## TRAVAIL DEMANDÉ
Rédigez la suite du texte sur le recueil de nouvelles « Voir la Vierge », à partir de sa dernière phrase.

## TEXTE À ANALYSER
Les neuf nouvelles qui la composent offrent tout d’abord au lecteur de la matière, du contenu et du récit. Chacune d’entre elles frappe par sa densité, et la forme brève entre ici au service d’une concentration de plaisirs et d’émotions de lecture. Car il est bien question de cela, du plaisir de pouvoir s’abandonner – enfin – à un imaginaire et à un style. La mention de motifs récurrents traversant Voir la Vierge permettront de donner un aperçu du contenu de ses récits, qu’il serait dommage de déflorer ici en les résumant.

## DONNÉES FOURNIES
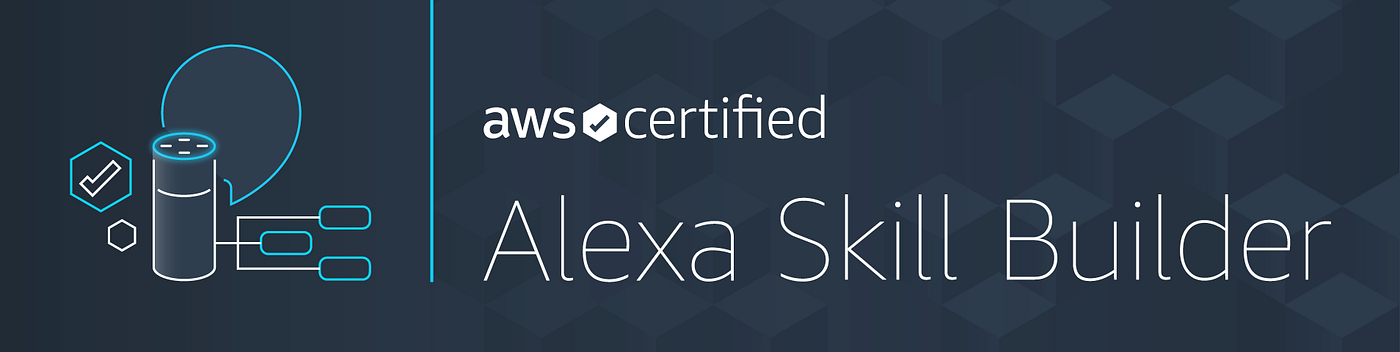 AWS Alexa Skill Builder Exam Guide | by Darpan Shah | Medium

## RÉSULTAT CI-DESSOUS
Arnaud Bordes aime évoquer les guerres, et il en est presque toujours question, en premier plan, ou, le plus souvent en arrière-fond. Le personnage féminin qui ouvre le recueil est «une fille à soldats», celle qui le clôt meurt violée et crucifiée par ceux-ci. On voit de suite que ce sont la violence, souvent le carnage et la pourriture qui intéressent l’auteur dans le motif guerrier, davantage que la pompe ou l’héroïsme. Le vocabulaire aussi : Arnaud Bordes possède un art de peindre ou de narrer des scènes de la plus haute barbarie en usant d’une langue recherchée, extrêmement travaillée, ciselée, précieuse et volontiers archaïsante, délicieusement académique et surannée par moments – par l’emploi systématique du subjonctif imparfait notamment.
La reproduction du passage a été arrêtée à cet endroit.